WASHINGTON – 2,000 Indonesian garment workers have received a total of US$4.5m in severance pay – the largest recorded amount workers have won in a single case of illegally denied severance. The pay came in relation to PT Kahoindah Citragarment (Kahoindah), an Indonesian garment factory owned by the South Korean firm Hojeon LLC, which announced the factory would be closing in 2018.
The business said the decision to close was taken in response to Nike’s decision to end its sourcing relationship with Kahoindah. The factory, which at the time of the announcement employed 2,001 workers, produced collegiate apparel for Nike and non-collegiate apparel for Fanatics.
The Worker Rights Consortium conducted an investigation of the factory in response to complaints from workers.

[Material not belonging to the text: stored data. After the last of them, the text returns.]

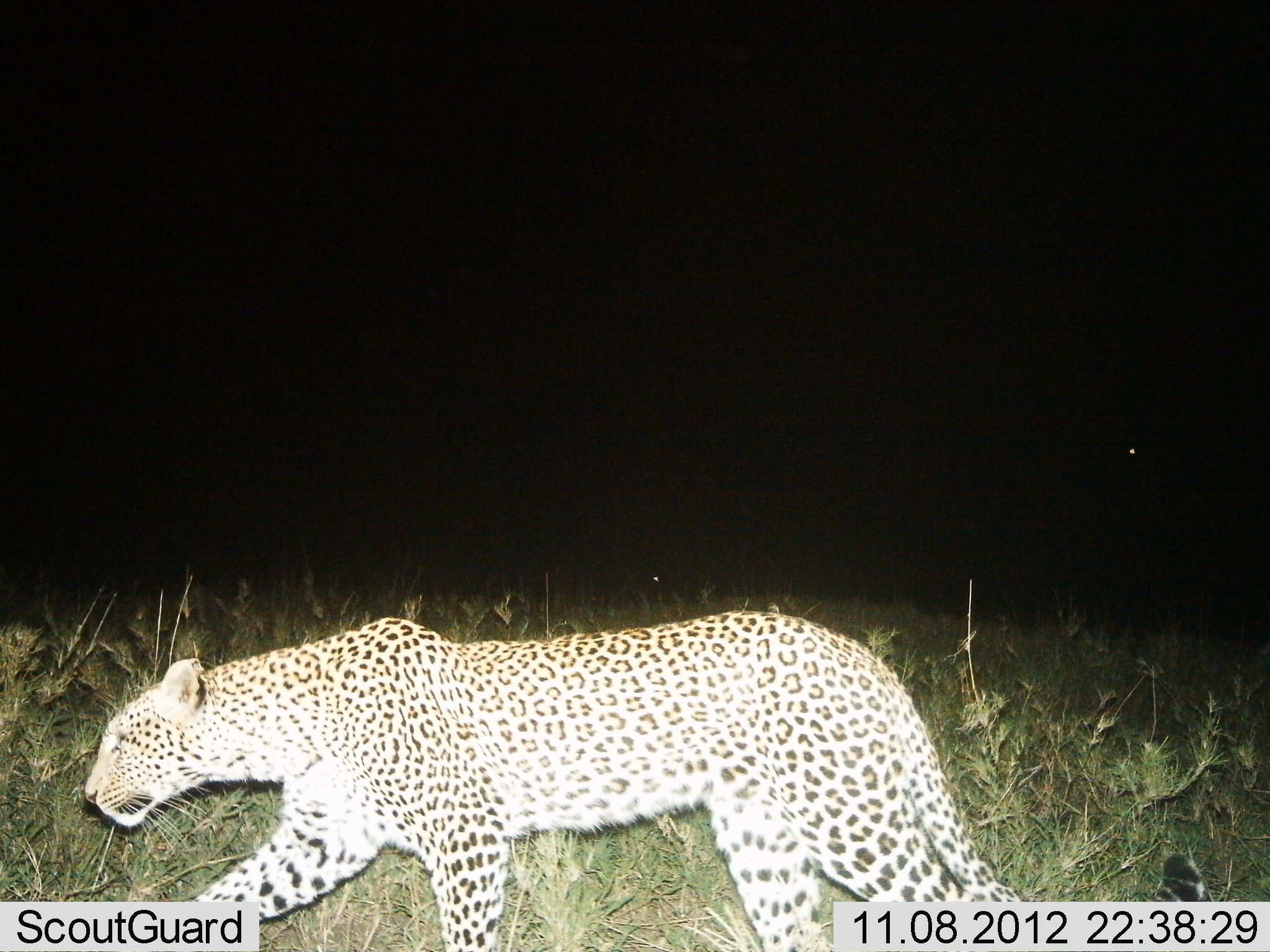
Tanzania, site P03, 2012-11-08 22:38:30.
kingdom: Animalia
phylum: Chordata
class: Mammalia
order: Carnivora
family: Felidae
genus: Panthera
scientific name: Panthera pardus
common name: leopard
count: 1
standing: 0%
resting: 0%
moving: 100%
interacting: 0%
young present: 0%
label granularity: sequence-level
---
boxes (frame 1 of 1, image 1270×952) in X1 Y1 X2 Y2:
animal: 82 609 1206 952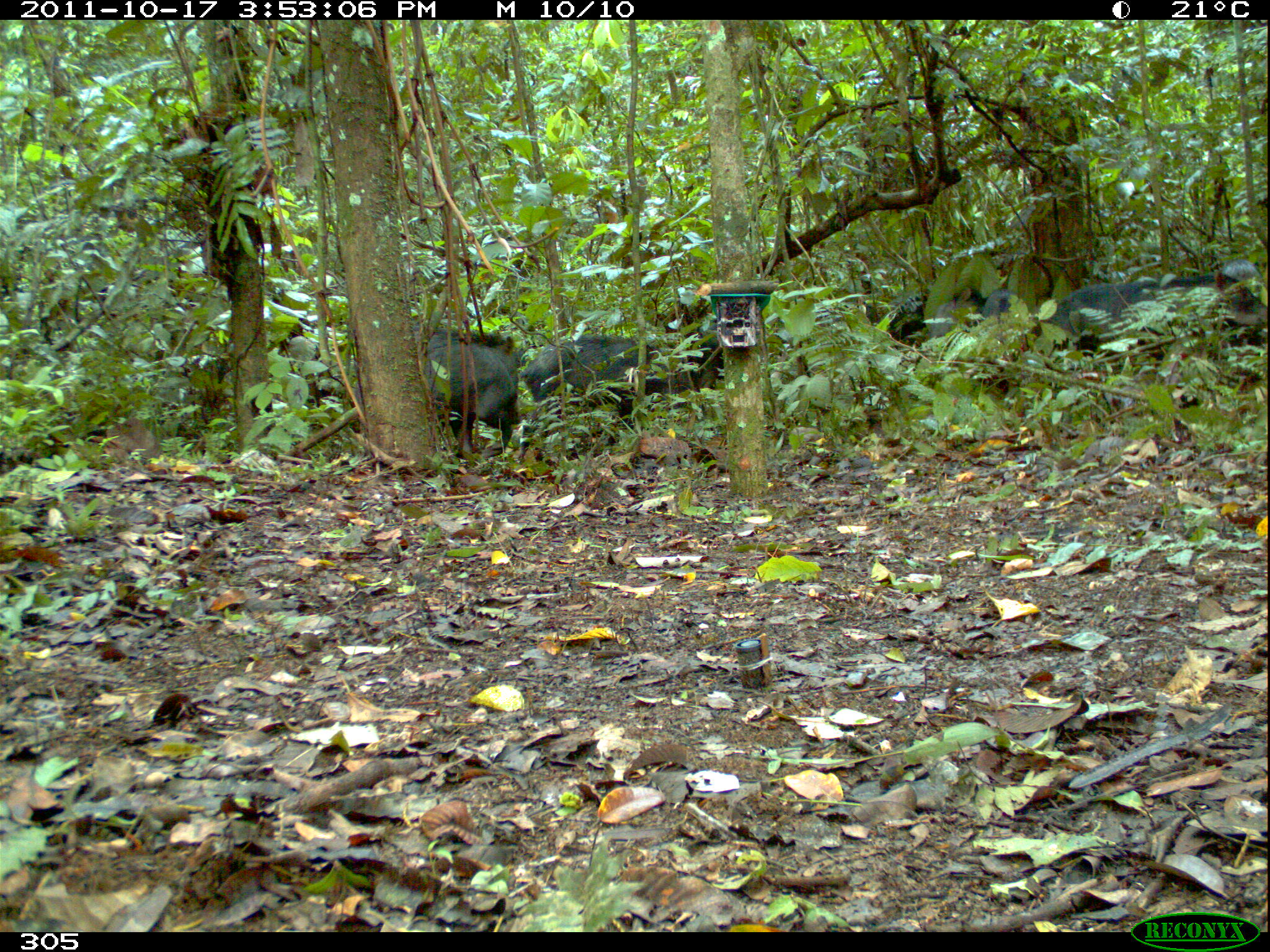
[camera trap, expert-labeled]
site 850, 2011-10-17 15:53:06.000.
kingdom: Animalia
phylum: Chordata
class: Mammalia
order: Artiodactyla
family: Tayassuidae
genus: Tayassu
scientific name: Tayassu pecari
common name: white-lipped peccary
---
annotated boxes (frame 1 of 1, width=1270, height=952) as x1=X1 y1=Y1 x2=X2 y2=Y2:
tayassu pecari: x1=1048 y1=267 x2=1266 y2=362; x1=518 y1=329 x2=681 y2=454; x1=422 y1=326 x2=518 y2=455; x1=837 y1=294 x2=929 y2=357; x1=928 y1=287 x2=1031 y2=343; x1=1214 y1=259 x2=1266 y2=349; x1=678 y1=324 x2=724 y2=411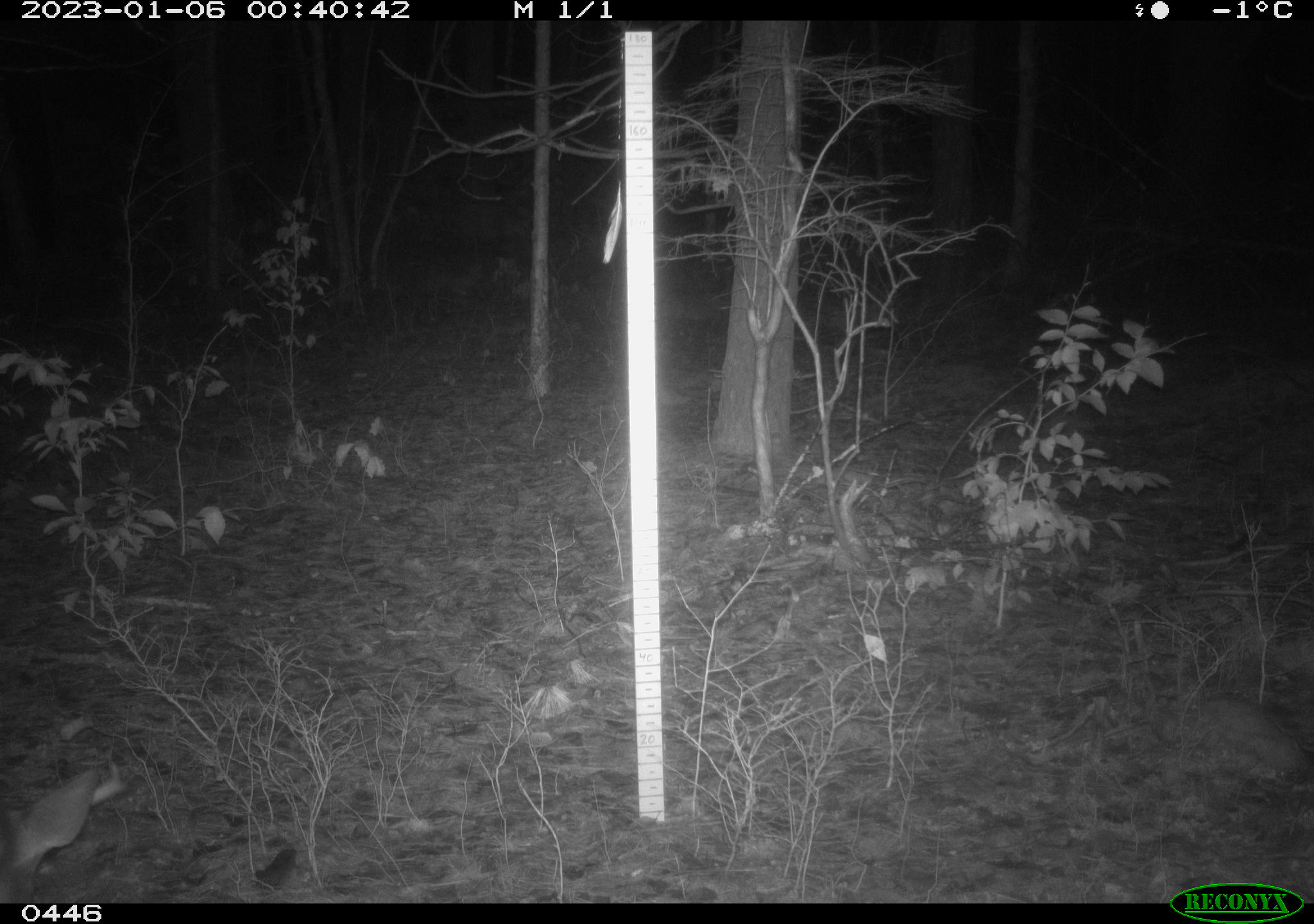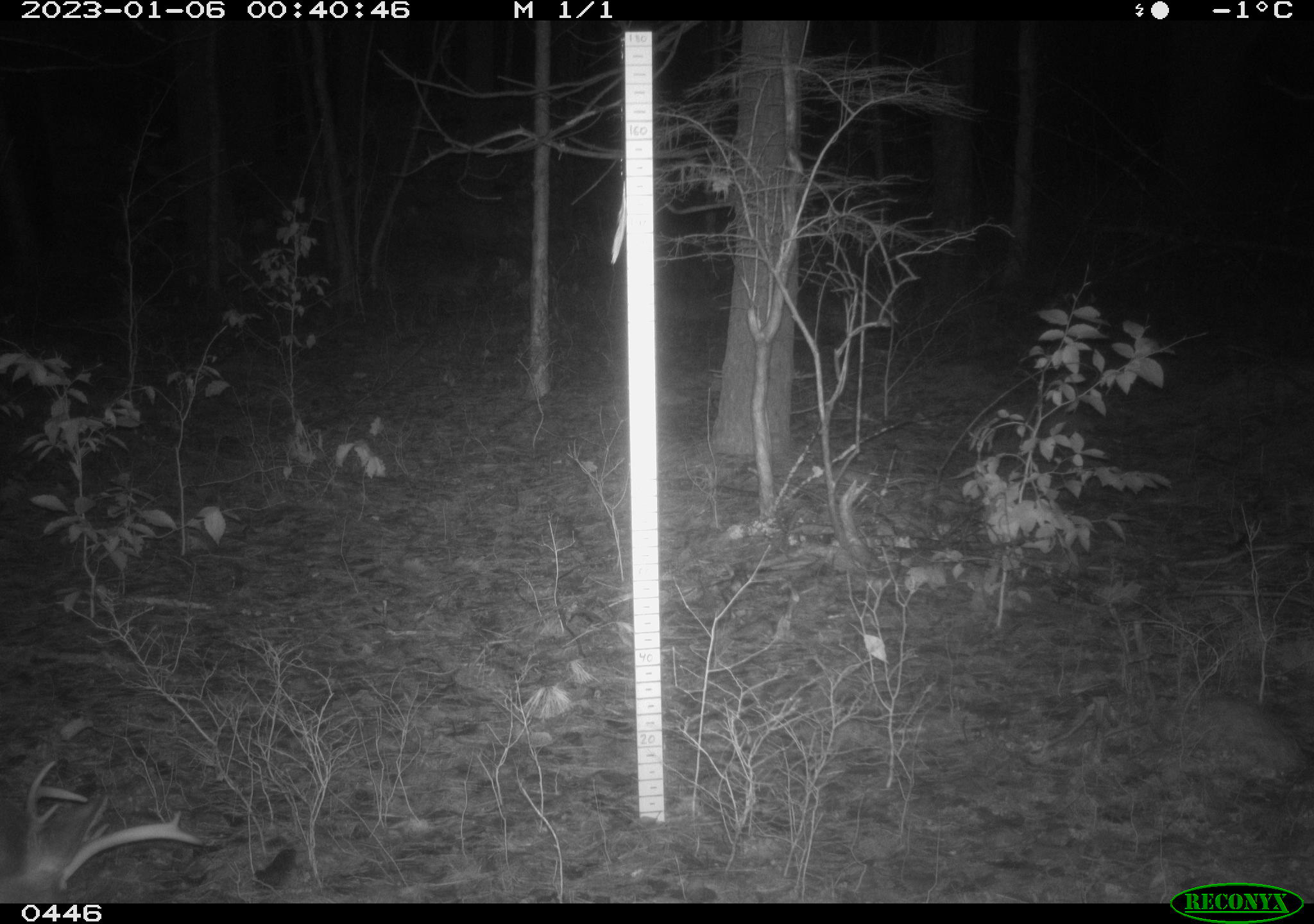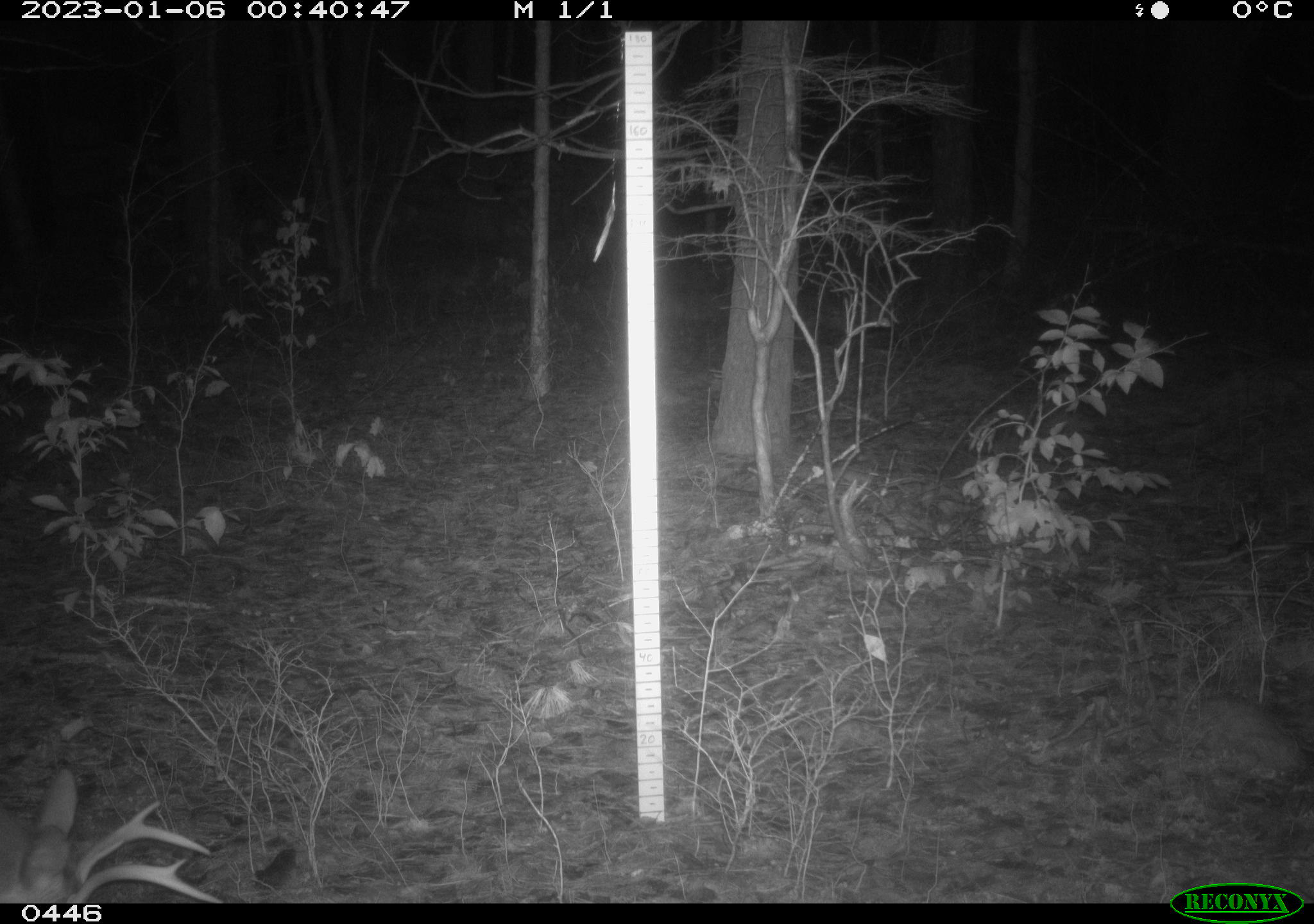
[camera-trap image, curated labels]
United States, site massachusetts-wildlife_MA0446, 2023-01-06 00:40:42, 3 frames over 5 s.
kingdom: Animalia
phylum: Chordata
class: Mammalia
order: Artiodactyla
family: Cervidae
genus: Odocoileus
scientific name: Odocoileus virginianus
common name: white-tailed deer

The WRC’s investigation found PT Kahoindah Bekasi violated Indonesian law, and by extension university labour standards, by failing to pay workers a substantial portion of their legally mandated terminal compensation. Specifically, in the months leading up to its closure, it was found PT Kahoindah Bekasi unlawfully used coercion and false representations to convince workers to resign from the factory. As a result, workers received only half of the severance to which they would have been legally entitled had they remained in the factory’s employ and been terminated upon its closure. The average financial loss to each worker, as a result of being compelled or misled to resign, was seven months’ wages.
Said a statement from WRC: “After concluding its investigation, WRC approached Hojeon and key brands sourcing from Hojeon’s Indonesian factories. After Fanatics, Gap, and Under Armour told Hojeon that they expected the firm to make workers whole, Hojeon reached an agreement with the WRC.
“Hojeon agreed to pay the 2,001 affected workers an additional US$4.5 million to make them whole. These payments were made in two tranches, in August and November 2019. On average, workers received the equivalent of seven months’ pay.”